One of the reasons for doing this film – and this is going back about 5 or 6 years now. When my daughter (who’s now 8) was about 2, she was coming home from Nursery [School], and I was reading a magazine or something. And there was a picture of Batman. She would point at it. She’d go, “Batman! Spider-Man!” And I’m like, “You’re two years old! You know who Batman is!” And you realize that even very, very young kids – they get superheroes because they’re just so visually clear. It’s not just some guy wearing a suit. It’s Batman. It’s such a strong visual image. So distinctive.

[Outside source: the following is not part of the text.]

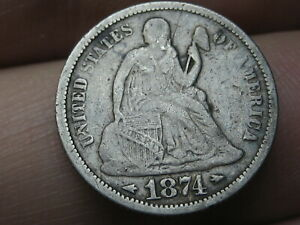 1874 P SEATED LIBERTY SILVER DIME  WITH ARROWS FINE DETAILS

And then you realize small children can’t watch Batman movies. They’re far too mature for kids. And even the Batman cartoons they make are too grown-up for small children. I was like, “Wouldn’t it be great if there was a superhero franchise that was completely suitable for a family and you could share it with your kids? And if you were excited about one of these movies, it was something you could take your whole family to.” And we mixed that with a big dollop of silliness and came up with this!